## 課題
次の1.〜3.は、下の文書抜粋の内容と合っていますか?それぞれ「はい」か「いいえ」で答え、判断の決め手となる本文の語句をそのまま引用してください。
1. maiさんの保護活動は現在9年目である。
2. この首輪は保護活動1年目に思いついたものである。
3. maiさんは寄付を募って保護活動費を集めた。

猫の首にお花を咲かせる「サビエル首輪」 外猫を“溺愛される家猫”にしたいと願う制作者の猫愛

まるで、お花が首元で咲いているかのように見える「ザビエル首輪」は、ユニークな名称も目を引く、猫用の首輪。

この首輪は、「外で生きる猫をみんな家猫にしたい」という制作者maiさんの優しい猫愛から誕生しました。

保護活動費を確保するために「サビエル首輪」を考案

現在、保護活動歴9年目maiさんは、保護猫活動をする中で外猫の過酷さをより痛感。「みんな、おうちの中でいっぱい愛されて、ぬくぬく幸せに暮らして欲しい」と思うことが増えました。

「ザビエル首輪」は、保護活動費の確保が厳しかった保護活動3年目の時にひらめいたものです。

寄付を募るのは嫌だったので、何かを販売して保護活動費にあてたくて。最初は我が家の愛猫グッズを制作していましたが、それよりも猫ちゃんがかわいくなるグッズのほうが喜ばれるのでは?と思ったんです。

ユニークな名称は、猫写真展「ねこ休み展」での販売が決まった時につけたのだそう。

みんながクスッと笑ってしまう、インパクトの強い名前がいいなと思って(笑)

## 抽出データ
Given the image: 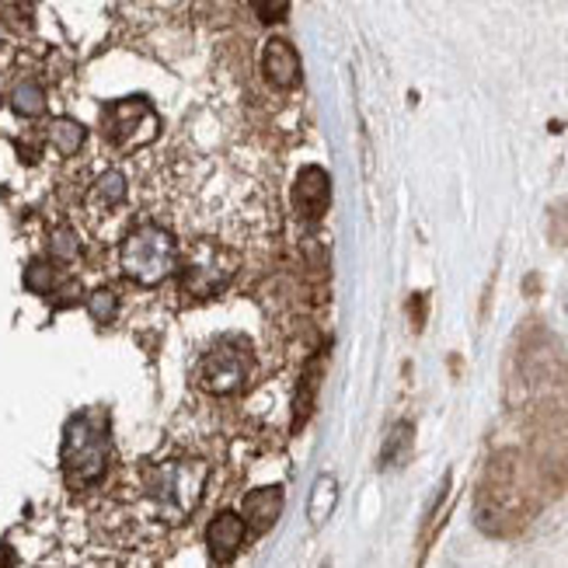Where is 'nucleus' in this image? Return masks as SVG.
I'll use <instances>...</instances> for the list:
<instances>
[{"instance_id": "f257e3e1", "label": "nucleus", "mask_w": 568, "mask_h": 568, "mask_svg": "<svg viewBox=\"0 0 568 568\" xmlns=\"http://www.w3.org/2000/svg\"><path fill=\"white\" fill-rule=\"evenodd\" d=\"M210 481V467L203 460H171L154 467L146 496H151L154 509L164 524L179 527L203 503V491Z\"/></svg>"}, {"instance_id": "f03ea898", "label": "nucleus", "mask_w": 568, "mask_h": 568, "mask_svg": "<svg viewBox=\"0 0 568 568\" xmlns=\"http://www.w3.org/2000/svg\"><path fill=\"white\" fill-rule=\"evenodd\" d=\"M109 467V433L105 418L98 415H78L67 423V439H63V471L67 481L88 488L102 481Z\"/></svg>"}, {"instance_id": "7ed1b4c3", "label": "nucleus", "mask_w": 568, "mask_h": 568, "mask_svg": "<svg viewBox=\"0 0 568 568\" xmlns=\"http://www.w3.org/2000/svg\"><path fill=\"white\" fill-rule=\"evenodd\" d=\"M119 258H122V268H126L130 280H136L143 286H154L175 273L179 241H175V234L158 224H140L126 241H122Z\"/></svg>"}, {"instance_id": "20e7f679", "label": "nucleus", "mask_w": 568, "mask_h": 568, "mask_svg": "<svg viewBox=\"0 0 568 568\" xmlns=\"http://www.w3.org/2000/svg\"><path fill=\"white\" fill-rule=\"evenodd\" d=\"M248 369H252V345L241 335H224L203 353L200 366H195V384H200L206 394L227 398V394L244 387Z\"/></svg>"}, {"instance_id": "39448f33", "label": "nucleus", "mask_w": 568, "mask_h": 568, "mask_svg": "<svg viewBox=\"0 0 568 568\" xmlns=\"http://www.w3.org/2000/svg\"><path fill=\"white\" fill-rule=\"evenodd\" d=\"M237 265H241V258L234 248H224V244H213V241H200L185 255L182 293L192 296V301H210V296L224 293L234 283Z\"/></svg>"}, {"instance_id": "423d86ee", "label": "nucleus", "mask_w": 568, "mask_h": 568, "mask_svg": "<svg viewBox=\"0 0 568 568\" xmlns=\"http://www.w3.org/2000/svg\"><path fill=\"white\" fill-rule=\"evenodd\" d=\"M154 126H158V119L151 109H146L143 98H133V102H115L105 109V133L119 146H136L133 133H140V140H151Z\"/></svg>"}, {"instance_id": "0eeeda50", "label": "nucleus", "mask_w": 568, "mask_h": 568, "mask_svg": "<svg viewBox=\"0 0 568 568\" xmlns=\"http://www.w3.org/2000/svg\"><path fill=\"white\" fill-rule=\"evenodd\" d=\"M332 203V179L325 168L317 164H307L301 168V175L293 182V210L296 216H304L307 224H317L321 216H325Z\"/></svg>"}, {"instance_id": "6e6552de", "label": "nucleus", "mask_w": 568, "mask_h": 568, "mask_svg": "<svg viewBox=\"0 0 568 568\" xmlns=\"http://www.w3.org/2000/svg\"><path fill=\"white\" fill-rule=\"evenodd\" d=\"M262 73L273 88L290 91L301 84V57L286 39H268L262 45Z\"/></svg>"}, {"instance_id": "1a4fd4ad", "label": "nucleus", "mask_w": 568, "mask_h": 568, "mask_svg": "<svg viewBox=\"0 0 568 568\" xmlns=\"http://www.w3.org/2000/svg\"><path fill=\"white\" fill-rule=\"evenodd\" d=\"M244 537H248V524H244L241 509H224V513H216V516H213V524H210V530H206L210 555H213L216 561H231V558L241 551Z\"/></svg>"}, {"instance_id": "9d476101", "label": "nucleus", "mask_w": 568, "mask_h": 568, "mask_svg": "<svg viewBox=\"0 0 568 568\" xmlns=\"http://www.w3.org/2000/svg\"><path fill=\"white\" fill-rule=\"evenodd\" d=\"M280 513H283V488L280 485H273V488H255L241 503L244 524H248L255 534H265L268 527H273L280 520Z\"/></svg>"}, {"instance_id": "9b49d317", "label": "nucleus", "mask_w": 568, "mask_h": 568, "mask_svg": "<svg viewBox=\"0 0 568 568\" xmlns=\"http://www.w3.org/2000/svg\"><path fill=\"white\" fill-rule=\"evenodd\" d=\"M335 506H338V481H335V475H317V481L311 488V499H307V520L314 527H325L332 520Z\"/></svg>"}, {"instance_id": "f8f14e48", "label": "nucleus", "mask_w": 568, "mask_h": 568, "mask_svg": "<svg viewBox=\"0 0 568 568\" xmlns=\"http://www.w3.org/2000/svg\"><path fill=\"white\" fill-rule=\"evenodd\" d=\"M317 387H321V356L307 363L301 384H296V398H293V429H304V423L314 412V398H317Z\"/></svg>"}, {"instance_id": "ddd939ff", "label": "nucleus", "mask_w": 568, "mask_h": 568, "mask_svg": "<svg viewBox=\"0 0 568 568\" xmlns=\"http://www.w3.org/2000/svg\"><path fill=\"white\" fill-rule=\"evenodd\" d=\"M122 200H126V175L112 168V171H105V175L94 182V189H91V203H94V206H102V210H112V206H119Z\"/></svg>"}, {"instance_id": "4468645a", "label": "nucleus", "mask_w": 568, "mask_h": 568, "mask_svg": "<svg viewBox=\"0 0 568 568\" xmlns=\"http://www.w3.org/2000/svg\"><path fill=\"white\" fill-rule=\"evenodd\" d=\"M84 136H88L84 126H81V122H73V119H57L53 126H49V143H53L63 158L78 154L84 146Z\"/></svg>"}, {"instance_id": "2eb2a0df", "label": "nucleus", "mask_w": 568, "mask_h": 568, "mask_svg": "<svg viewBox=\"0 0 568 568\" xmlns=\"http://www.w3.org/2000/svg\"><path fill=\"white\" fill-rule=\"evenodd\" d=\"M11 109L24 119H32L45 109V91L36 81H21L11 94Z\"/></svg>"}, {"instance_id": "dca6fc26", "label": "nucleus", "mask_w": 568, "mask_h": 568, "mask_svg": "<svg viewBox=\"0 0 568 568\" xmlns=\"http://www.w3.org/2000/svg\"><path fill=\"white\" fill-rule=\"evenodd\" d=\"M412 450V426L408 423H398L390 429L387 443H384V450H381V467H394V464H402Z\"/></svg>"}, {"instance_id": "f3484780", "label": "nucleus", "mask_w": 568, "mask_h": 568, "mask_svg": "<svg viewBox=\"0 0 568 568\" xmlns=\"http://www.w3.org/2000/svg\"><path fill=\"white\" fill-rule=\"evenodd\" d=\"M57 283H60V273H57V268L53 265H49V262H32L29 265V273H24V286H29L32 293H53L57 290Z\"/></svg>"}, {"instance_id": "a211bd4d", "label": "nucleus", "mask_w": 568, "mask_h": 568, "mask_svg": "<svg viewBox=\"0 0 568 568\" xmlns=\"http://www.w3.org/2000/svg\"><path fill=\"white\" fill-rule=\"evenodd\" d=\"M88 311H91V317L98 321V325H112L115 314H119V301L112 296V290H94L88 296Z\"/></svg>"}, {"instance_id": "6ab92c4d", "label": "nucleus", "mask_w": 568, "mask_h": 568, "mask_svg": "<svg viewBox=\"0 0 568 568\" xmlns=\"http://www.w3.org/2000/svg\"><path fill=\"white\" fill-rule=\"evenodd\" d=\"M49 252H53V258H63V262H70V258H78V234H73L70 227H57L53 234H49Z\"/></svg>"}, {"instance_id": "aec40b11", "label": "nucleus", "mask_w": 568, "mask_h": 568, "mask_svg": "<svg viewBox=\"0 0 568 568\" xmlns=\"http://www.w3.org/2000/svg\"><path fill=\"white\" fill-rule=\"evenodd\" d=\"M252 4V11L262 18V21H283L286 18V11H290V0H248Z\"/></svg>"}]
</instances>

## 解答
1. はい:「現在、保護活動歴9年目maiさんは」
2. いいえ:「保護活動費の確保が厳しかった保護活動3年目の時にひらめいたものです」
3. いいえ:「寄付を募るのは嫌だったので」